In this work, the first ever-detailed investigations of the effect of catalyst packing porosity on the performance of the THAI-CAPRI process were performed through reservoir numerical simulations using computer modelling group (CMG) commercial thermal reservoir simulator, STARS. It is found in this work that over the 290 min of combustion period, slightly more oil (i.e. an additional 0.43% oil originally in place (OOIP)) is recovered in model P56 whose catalyst packing porosity is 56% compared to that recovered in model P45 whose catalyst packing porosity is 45%. In other words, there is a cumulative oil production of 2330 cm3 in model P56 compared to the cumulative oil production of 2300 cm3 in model P45. Therefore, the catalyst packing porosity has negligible influence on the cumulative volume of oil recovered. It is also found that the peak temperature is only marginally affected by the catalyst packing porosity, thereby implying that regardless of the packing porosity of the catalyst annular layer, the extents of the combustion and thermal cracking reactions are respectively the same. And that means only the extents of the catalytic reactions depend on the catalyst packing porosity. It is also shown that as a result of the dependence of the extents of catalytic reactions on the accessible surface area to reach the inner coke-uncoated catalysts, the larger the catalyst packing porosity, the higher the API gravity and thus quality of the produced oil.

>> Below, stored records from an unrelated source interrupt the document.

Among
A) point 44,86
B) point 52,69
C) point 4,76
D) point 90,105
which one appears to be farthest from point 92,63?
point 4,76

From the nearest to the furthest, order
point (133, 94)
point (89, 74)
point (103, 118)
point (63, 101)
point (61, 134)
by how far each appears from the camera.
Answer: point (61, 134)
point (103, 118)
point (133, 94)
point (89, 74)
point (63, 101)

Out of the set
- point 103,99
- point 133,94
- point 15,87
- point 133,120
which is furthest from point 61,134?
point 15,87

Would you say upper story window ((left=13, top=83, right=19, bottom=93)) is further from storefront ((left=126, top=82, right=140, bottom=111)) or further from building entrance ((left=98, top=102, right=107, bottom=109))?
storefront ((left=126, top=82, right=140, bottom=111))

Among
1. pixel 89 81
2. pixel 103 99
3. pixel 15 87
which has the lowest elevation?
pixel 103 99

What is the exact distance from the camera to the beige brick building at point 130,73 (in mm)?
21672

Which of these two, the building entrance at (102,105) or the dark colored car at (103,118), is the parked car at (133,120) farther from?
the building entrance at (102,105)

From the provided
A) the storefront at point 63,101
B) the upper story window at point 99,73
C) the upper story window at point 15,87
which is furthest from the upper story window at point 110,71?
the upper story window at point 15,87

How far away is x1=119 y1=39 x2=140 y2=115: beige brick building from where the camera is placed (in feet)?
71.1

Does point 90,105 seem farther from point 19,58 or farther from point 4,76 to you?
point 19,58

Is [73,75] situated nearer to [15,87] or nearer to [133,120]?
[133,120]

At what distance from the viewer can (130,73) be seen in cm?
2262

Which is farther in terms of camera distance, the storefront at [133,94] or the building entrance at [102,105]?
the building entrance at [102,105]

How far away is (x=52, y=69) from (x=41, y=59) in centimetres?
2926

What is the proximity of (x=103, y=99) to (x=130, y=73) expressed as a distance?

Other findings are that the THAI-CAPRI as a coupled single process is very stable in terms of both combustion front propagation and burning efficiency. This is indicated by the fact that the produced oxygen concentration is independent on the catalyst packing porosity. Another positive advantage shown by this study is that, for every cubic metre (m3) of annular space around the HP well, a saving of at least 117 kg of catalyst will be made in terms of catalyst cost if packing porosity of 56% instead of 45% is used. However, for this part, optimal packing porosity should be determined in future studies. As part of suggestions for future studies, full field-scale studies of the THAI-CAPRI process are needed prior to field deployment. This will allow the mechanism via which the mobilized partially upgraded THAI oil will be reaching the catalyst and reacting, since the flow pattern in the field is different from that at experimental scale, to be fully understood and thus to properly allow designing of optimal process operating procedure.